There have been changes to the government this year. Can you tell us a bit about the economic policies implemented by the new government?

MP: The economic policy of the new government is more focused on initiatives to support domestic producers in contrast to the previous government’s preference to implementing market-friendly reforms.

In its economic programme, the new government places great emphasis on creating preferences for domestic goods and services compared with foreign counterparts—in particular through the public procurement system and trade policy. It also emphasizes programmes to stimulate lending to SMEs (small and medium enterprises), infrastructure projects, and other incentives for domestic producers. In our opinion, most of these measures will have a rather limited medium and long-term effect on economic growth.

However, such a change in the paradigm has allowed the authorities to ensure that the critical banking law was voted on in parliament. That made it impossible to return insolvent banks to their former owners through the courts, and it was the final step for a new agreement with the IMF. At the same time, the format of Ukraine’s cooperation with the IMF has changed.

How has the IMF programme changed?

MP: It changed from an Extended Fund Facility to a Stand-By Arrangement—which is shorter, easier to implement, and less focused on structural reforms conducive to economic growth. The transition to a shorter programme with weaker conditionality is fully justified by the development of the global pandemic crisis and lockdowns with their associated uncertainty. However, there is a concern that a departure from the EFF with a stronger focus on structural reforms may be further evidence of a slowdown or suspension of economic growth-friendly reforms.

Is that a big concern?

MP: Overall, we believe the new agreement allows for macroeconomic stability in the face of the crisis and the need to finance an expanded budget deficit. Ukraine received the first tranche of US$2.1bn out of US$5bn under the new programme.
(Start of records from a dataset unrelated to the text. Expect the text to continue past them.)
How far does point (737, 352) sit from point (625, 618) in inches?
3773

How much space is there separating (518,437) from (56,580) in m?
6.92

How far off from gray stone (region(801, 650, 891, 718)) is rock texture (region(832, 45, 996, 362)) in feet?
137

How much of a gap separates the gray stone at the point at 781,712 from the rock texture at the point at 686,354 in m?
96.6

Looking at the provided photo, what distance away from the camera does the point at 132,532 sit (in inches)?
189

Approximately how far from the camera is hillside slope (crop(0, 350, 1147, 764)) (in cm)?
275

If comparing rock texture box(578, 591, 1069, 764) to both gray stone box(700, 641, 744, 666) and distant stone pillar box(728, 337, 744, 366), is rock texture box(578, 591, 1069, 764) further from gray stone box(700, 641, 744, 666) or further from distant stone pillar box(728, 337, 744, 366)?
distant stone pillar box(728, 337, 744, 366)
But taking Ukraine’s history of cooperation with the IMF into account, we expect the country will receive the next tranche only next year.


About Makar Paseniuk

Makar Paseniuk is one of the leading investment managers and corporate advisers in Central and Eastern Europe with a career spanning more than twenty years’ in corporate finance in both local and international markets. As one of the founders of ICU, Makar has led the development of a leading independent asset management, corporate advisory and private equity franchise in Ukraine. He has been a key figure in building a US$500m asset management business and completing US$5.5 billion worth of M&A, equity and debt capital markets and debt restructuring transactions.

Before joining ICU in 2009, Makar spent over a decade at ING Bank’s franchises in Ukraine and the United Kingdom, rising from equity analyst to Head of Securities Services to Managing Director and Head of Corporate Finance.